Is the current law really costing the state money though?
It’s actually unclear at this point whether local governments are billing the state for public records costs and what costs they might be billing. Some articles suggest local governments charge the state for the staff time spent responding to requests, while others suggest local governments have yet to send a single bill to the state.
One thing that different sources agree on is that — whether or not the state has received any bills — it has not yet paid them. Part of the reason is that there appear to be no guidelines yet for what public records costs local governments are even eligible to reimbursed for by the state, though it looks like the Commission on State Mandates is working on addressing that.
So where did the purported “tens of millions” of dollars in savings come from when the proposal to cut requirements was made?
This figure is attributed to the California’s Legislative Analyst’s Office, and at least one article states the figure is based on estimates for the costs of a similar reimbursement arrangement under the state’s public meetings act.
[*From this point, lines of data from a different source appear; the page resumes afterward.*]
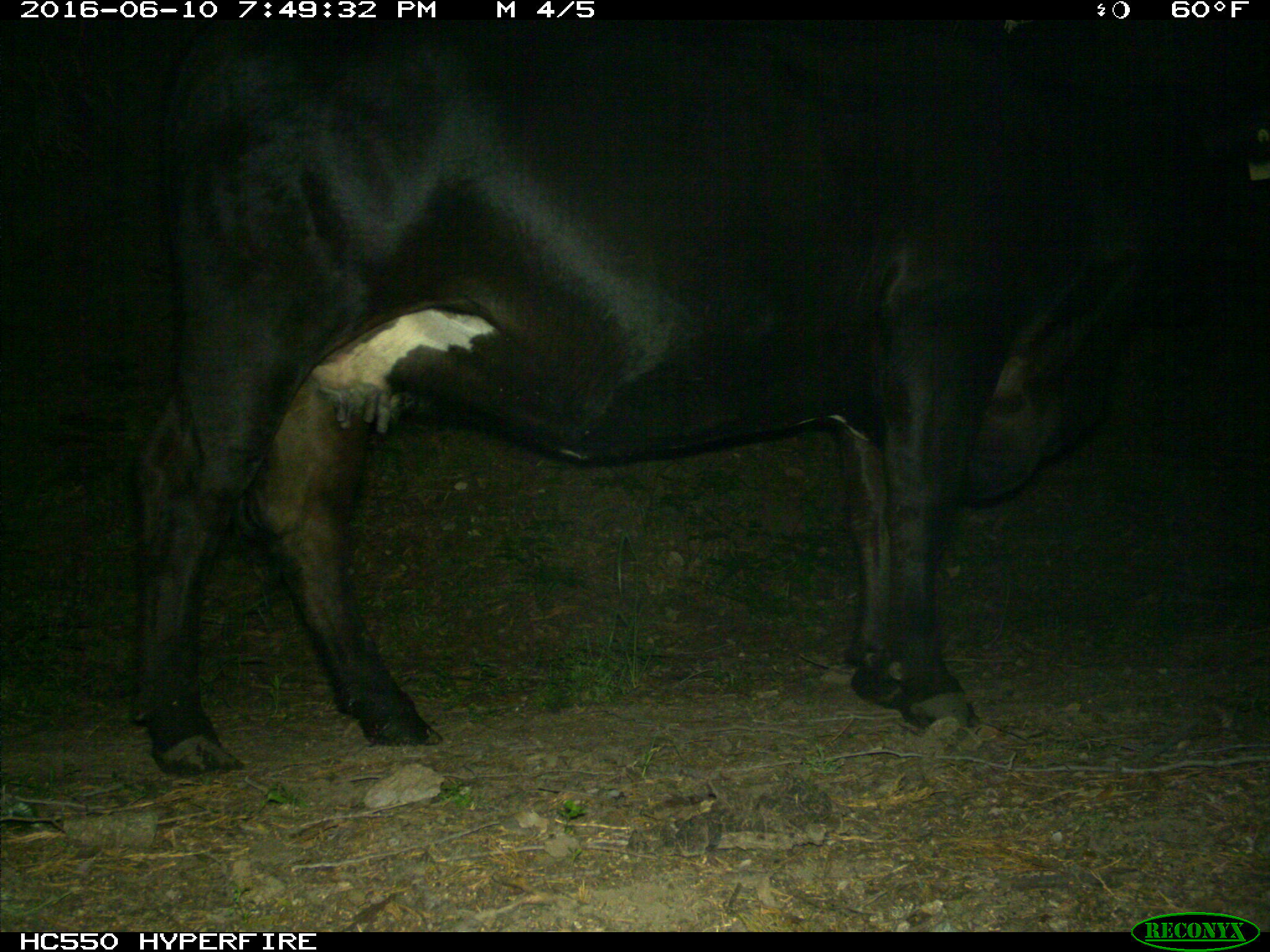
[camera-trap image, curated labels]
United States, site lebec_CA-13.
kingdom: Animalia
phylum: Chordata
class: Mammalia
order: Artiodactyla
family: Bovidae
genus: Bos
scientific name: Bos taurus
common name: domestic cow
Bos taurus (domestic cow).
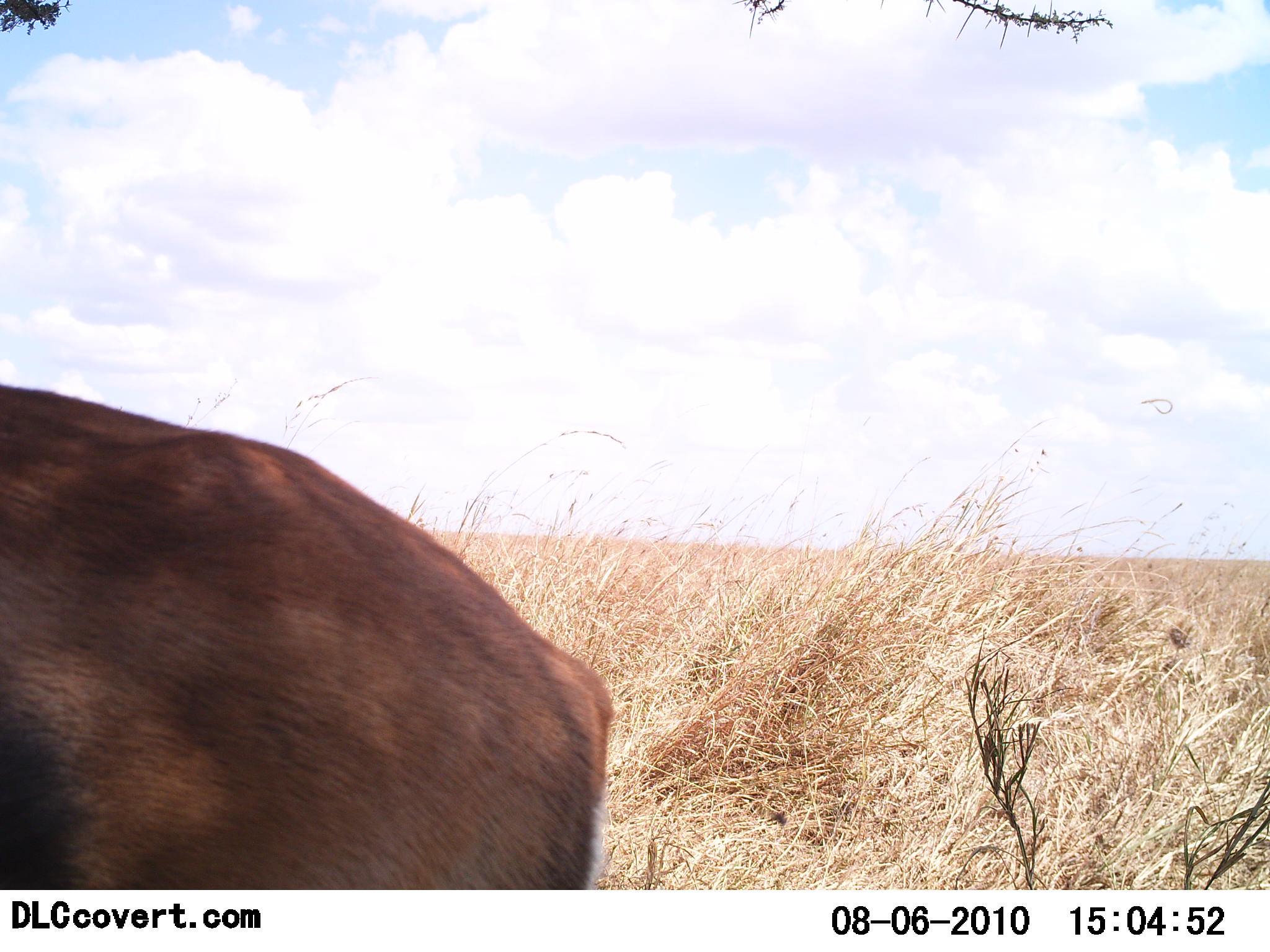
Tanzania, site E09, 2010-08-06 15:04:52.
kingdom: Animalia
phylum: Chordata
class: Mammalia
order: Artiodactyla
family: Bovidae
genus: Eudorcas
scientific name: Eudorcas thomsonii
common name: thomson's gazelle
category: gazellethomsons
Gazellethomsons (thomson's gazelle) (Eudorcas thomsonii), count 1. Behavior (volunteer vote fractions): standing 83%, resting 0%, moving 17%, interacting 0%. Young present (vote fraction): 0%. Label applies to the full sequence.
Then comes this figure: that estimated $10-20 million in savings by eliminating public records requirements would only amount to 0.02 percent percent of the state’s general-fund budget — and the state has a $1.1 billion surplus.
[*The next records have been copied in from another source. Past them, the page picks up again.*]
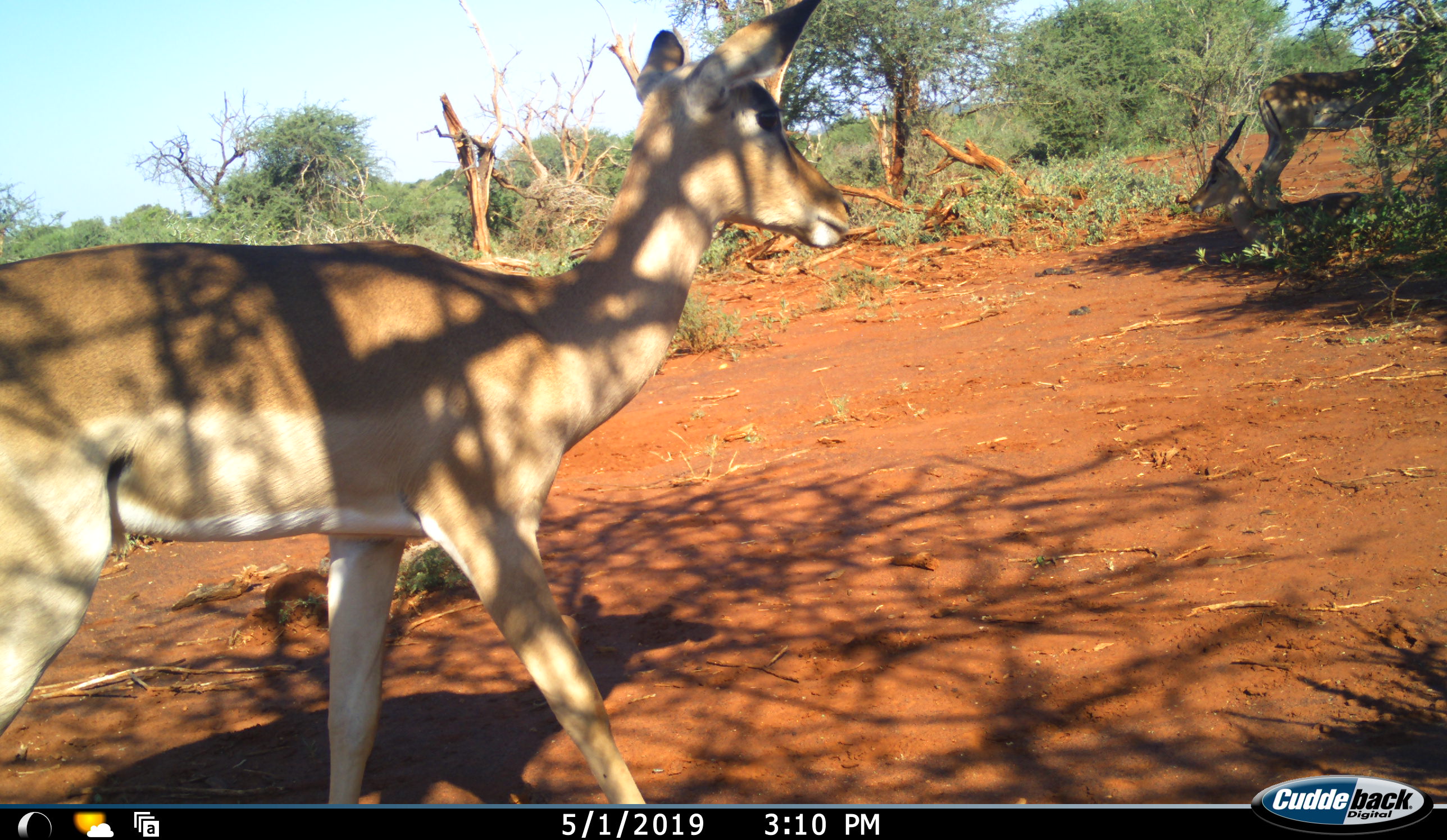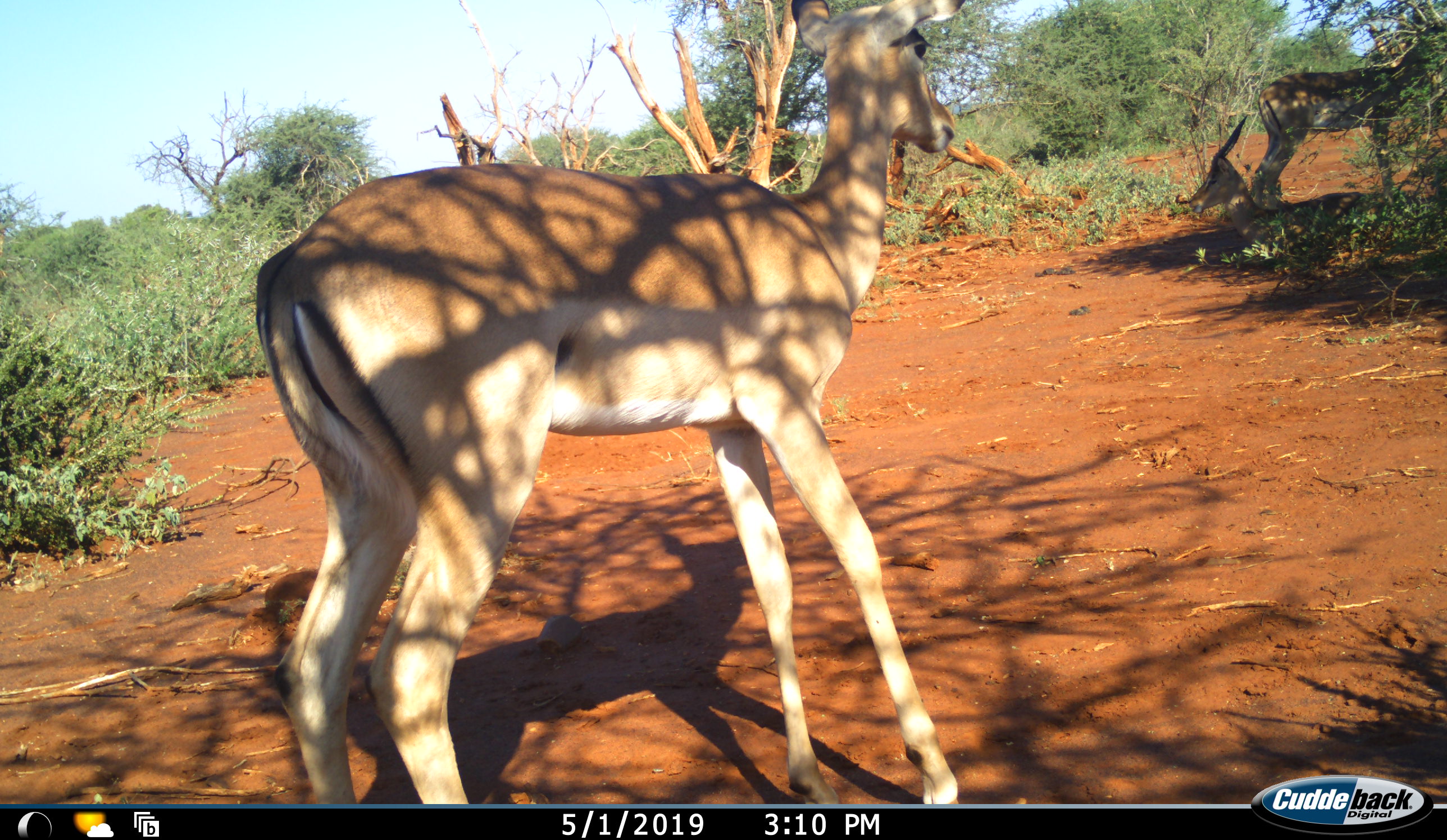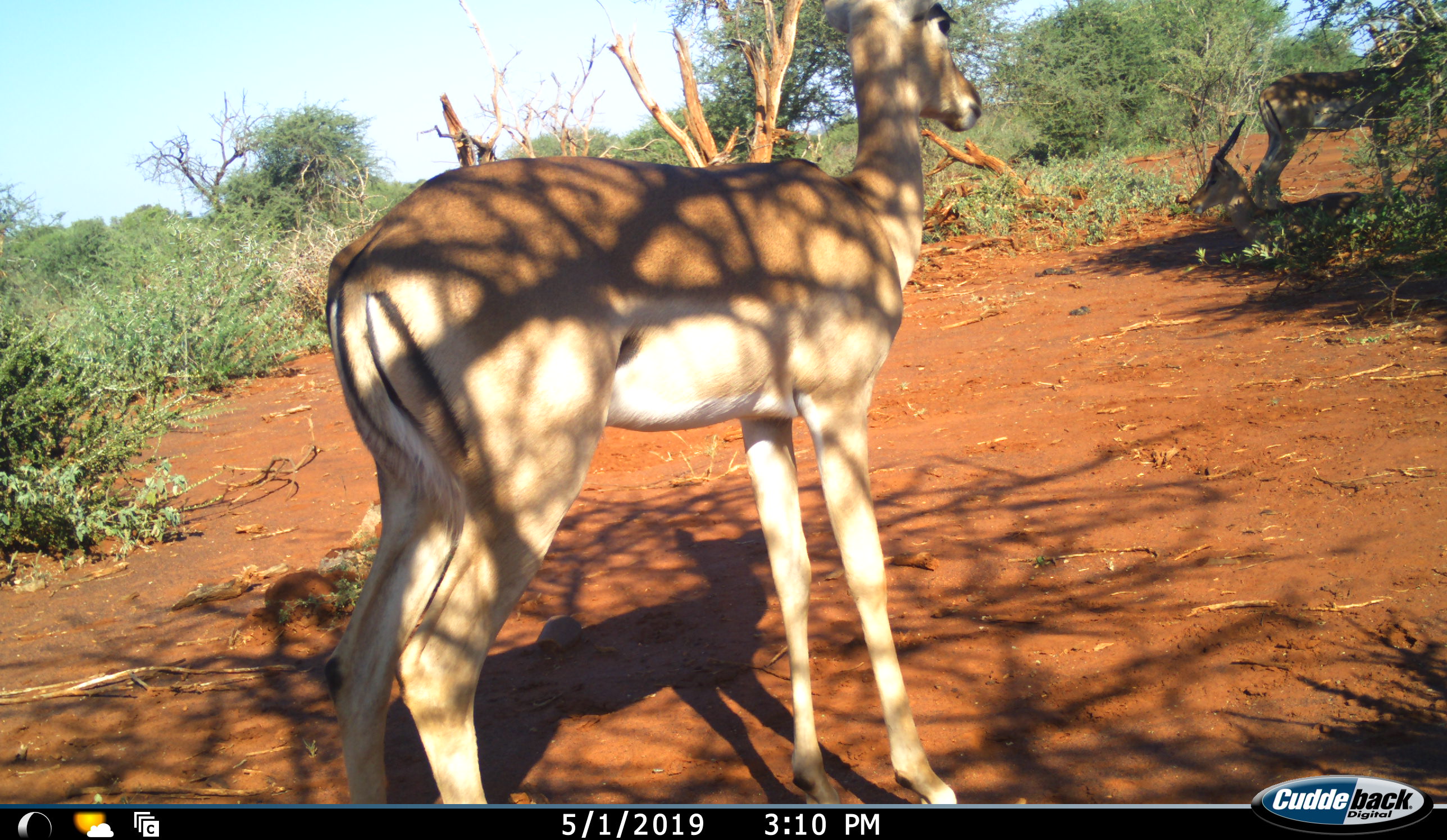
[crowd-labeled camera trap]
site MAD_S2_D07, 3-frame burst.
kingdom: Animalia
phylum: Chordata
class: Mammalia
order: Artiodactyla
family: Bovidae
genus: Aepyceros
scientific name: Aepyceros melampus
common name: impala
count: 3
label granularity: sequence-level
This isn’t the first time the state has looked at trying to find savings by cutting back transparency requirements for local governments. Last year, the state rolled back its public meetings requirements for local governments as part of the 2012 budget bill. The reasoning was, again, that the state was on the hook for costs related to a mandate: specifically for the posting of meeting agendas and minutes.
State officials say local governments have never stopped following state-mandated measures, even after they are no longer mandated. That was part of the defense for trying to scrap the public records requirements this year.
We understand that many state and local governments are looking to save money, but transparency programs don’t have to be expensive and they should never find their way to the chopping block without careful consideration of what their elimination might mean. Access to public records empowers journalists to uncover stories like the corruption in Bell, where elected officials were giving themselves unheard-of raises. It also leads to investigations like the one uncovering safety concerns caused by deficient materials used on the Bay Bridge.
There might be changes that could be made to eliminate the state’s financial stake in the public records process, if that is all it is looking to do. In fact, the legislature is now looking at a proposed constitutional amendment that would shift the costs from the state to the local governments, while maintaining strong language for providing public records. The language for this amendment remains to be seen, of course, but the legislature has a chance to do something right here.It’s when times get tough that people need access to information more than ever. And as long as a state has determined to be involved in the way its local governments administer that access, then it is up to that state to ensure that the people’s right to know is preserved — not damaged.
We hope the state legislature and executive branch will take this opportunity to continue to ensure strong measures for transparency and accountability at all levels of government, regardless of what financial ties are decided upon.